Samstag, 18. Oktober 2014

Kein Verständnis.


Ich bin Pendlerin. Bedarf es in diesen Tagen eines anderen Satzes um das Mitleid seiner Mitmenschen zu erwerben? Nein.
Seit fünf Jahren Pendle ich nun zwischen Berlin und meinem Arbeitsplatz hin und her und habe gefühlt den eintausendsten Streik der GDL miterlebt.

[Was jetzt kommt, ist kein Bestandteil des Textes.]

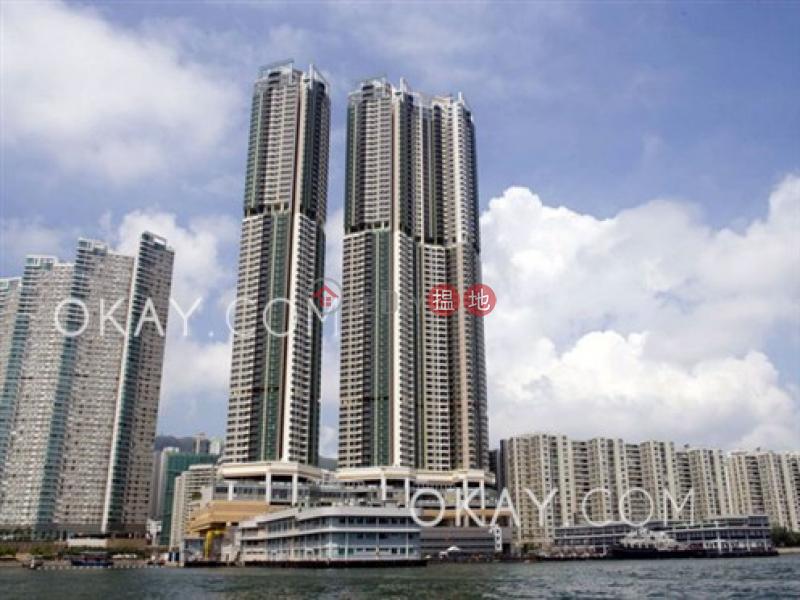 Tasteful 2 bedroom with balcony | Rental, Tower 1 Grand Promenade 嘉亨灣 1座 Rental Listings | Eastern District (OKAY-R53046)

Meistens kann man sich ja auf die ganze Sache einrichten, dachte ich und für den Fall halten mein Mann und ich auch extra ein Auto vorrätig, denn Ärzte dürfen bekanntlich nicht zu spät kommen, nicht krank sein und schon gar nicht selber streiken. Sofern ein Arzt in Deutschland auch nur an Arbeitsniederlegung denkt, stehen sofort die Ethikwächter der Nation Spalier und erklären, dass es unethisch sei, wenn die Ärzte, als Garanten der Lebensrettung, streiken. Erfahrungsgemäß lassen sich die Ärzte dann auch fast immer breitschlagen und halten wenigstens einen Betrieb auf Intensivstationen und in Rettungsstellen offen. Gerade weil ich zu einer Berufsgruppe gehöre die moralisch so in die Pflicht genommen wird, fehlt mir vielleicht das Verständnis für die GDLer so grundlegend.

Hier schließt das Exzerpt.